For your use case I would wrap a list [(key, value)] with a dict-like
object and I would use the bisect module in the standard library to
keep
the inner list ordered.

M.S.
 
D

Duncan Booth

Steven D'Aprano said:
In fact, I'm not sure what people mean by ordered dicts. I assume they
mean the keys are ordered, not the values. But ordered by what?
Insertion order? Modification order? Alphabetical order?

All of the above at different times. Usually I think they mean original
insertion order, I'd more often like modification order though.

Insertion order can certainly be useful: any situation where you currently
keep items in a list because the original order is important but also copy
them into a dictionary or set because you need fast lookup.
e.g. if you want only unique items out of a list but need to preserve order
of first occurrence.

Another example would be uml->code round tripping: you parse in an existing
file containing method definitions, then update the method definitions from
a UML model and write the file out again: ArchGenXML does exactly that, but
last I looked the methods were written out in whatever order the dictionary
stored them which really messes up version control. It really should
preserve the order that methods appeared in the file.

Modification order would be great for a cache. Touch items whenever they
are referenced and then whenever the cache gets too big just pop the oldest
until you get back to the desired size.

Alphabetical or other sorted order when you want to get smallest/largest or
next smaller/larger then a specific item. I don't agree you necessarily
mean ordered by key rather than value, I think you could specify any
sortkey and expect updating the value to restore the ordering. Maybe if you
are recording some stats and want to regularly output the top 10?
 
R

Roel Schroeven

Michele Simionato schreef:
Insertion order.

WRITTEN TASKS -
1) Reproduce the part of the ordered-dict discussion starting at "All of the above" and ending at "of first occurrence.".
2) Which kinds of order does Steven D'Aprano ask about in the ordered-dict discussion?
The rows after the ordered-dict discussion aren't needed.

SUPPLIED ENTRIES -
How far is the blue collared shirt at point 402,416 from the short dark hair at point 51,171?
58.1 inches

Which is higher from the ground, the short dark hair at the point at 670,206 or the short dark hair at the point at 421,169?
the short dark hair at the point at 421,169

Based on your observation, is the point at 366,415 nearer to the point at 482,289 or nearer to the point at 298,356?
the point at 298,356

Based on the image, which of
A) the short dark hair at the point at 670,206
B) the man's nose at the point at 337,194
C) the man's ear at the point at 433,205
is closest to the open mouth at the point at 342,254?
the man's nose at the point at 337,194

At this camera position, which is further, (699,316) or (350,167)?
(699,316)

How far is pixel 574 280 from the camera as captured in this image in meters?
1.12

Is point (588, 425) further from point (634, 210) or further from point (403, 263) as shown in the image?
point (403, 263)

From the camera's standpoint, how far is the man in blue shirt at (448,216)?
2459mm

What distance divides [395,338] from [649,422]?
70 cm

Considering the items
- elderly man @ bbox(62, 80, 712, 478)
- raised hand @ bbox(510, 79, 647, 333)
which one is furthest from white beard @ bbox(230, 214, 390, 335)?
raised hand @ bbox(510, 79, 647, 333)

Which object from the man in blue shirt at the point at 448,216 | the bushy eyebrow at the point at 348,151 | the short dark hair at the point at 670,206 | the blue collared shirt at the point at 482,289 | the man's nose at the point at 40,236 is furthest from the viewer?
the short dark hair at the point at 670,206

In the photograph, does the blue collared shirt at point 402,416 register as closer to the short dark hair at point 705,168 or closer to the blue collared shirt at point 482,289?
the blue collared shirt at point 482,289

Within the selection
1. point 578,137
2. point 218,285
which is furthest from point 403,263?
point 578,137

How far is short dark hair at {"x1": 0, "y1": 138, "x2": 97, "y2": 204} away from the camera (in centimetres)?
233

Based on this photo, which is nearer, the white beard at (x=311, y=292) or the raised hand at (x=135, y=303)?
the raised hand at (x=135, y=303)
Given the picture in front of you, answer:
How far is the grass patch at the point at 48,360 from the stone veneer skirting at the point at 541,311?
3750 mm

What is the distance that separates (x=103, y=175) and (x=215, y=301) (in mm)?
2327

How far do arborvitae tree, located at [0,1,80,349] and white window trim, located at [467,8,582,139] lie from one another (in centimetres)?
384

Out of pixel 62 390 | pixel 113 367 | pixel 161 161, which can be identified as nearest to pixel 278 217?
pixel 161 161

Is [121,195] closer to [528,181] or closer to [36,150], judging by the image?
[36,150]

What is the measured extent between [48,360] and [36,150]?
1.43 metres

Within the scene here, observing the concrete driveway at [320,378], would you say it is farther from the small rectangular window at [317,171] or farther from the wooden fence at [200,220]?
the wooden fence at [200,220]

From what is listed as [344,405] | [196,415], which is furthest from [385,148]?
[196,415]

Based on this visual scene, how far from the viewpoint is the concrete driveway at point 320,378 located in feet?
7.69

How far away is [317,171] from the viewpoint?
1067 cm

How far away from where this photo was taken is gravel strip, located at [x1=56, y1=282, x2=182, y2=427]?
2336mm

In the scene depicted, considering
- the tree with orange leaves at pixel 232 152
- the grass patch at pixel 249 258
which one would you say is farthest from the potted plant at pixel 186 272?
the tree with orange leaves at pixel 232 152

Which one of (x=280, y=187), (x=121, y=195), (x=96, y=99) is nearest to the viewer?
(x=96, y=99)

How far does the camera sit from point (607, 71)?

ANSWERS TO THE PROBLEMS -
1)
All of the above at different times. Usually I think they mean original
insertion order, I'd more often like modification order though.

Insertion order can certainly be useful: any situation where you currently
keep items in a list because the original order is important but also copy
them into a dictionary or set because you need fast lookup.
e.g. if you want only unique items out of a list but need to preserve order
of first occurrence.

2) Insertion order, modification order, and alphabetical order.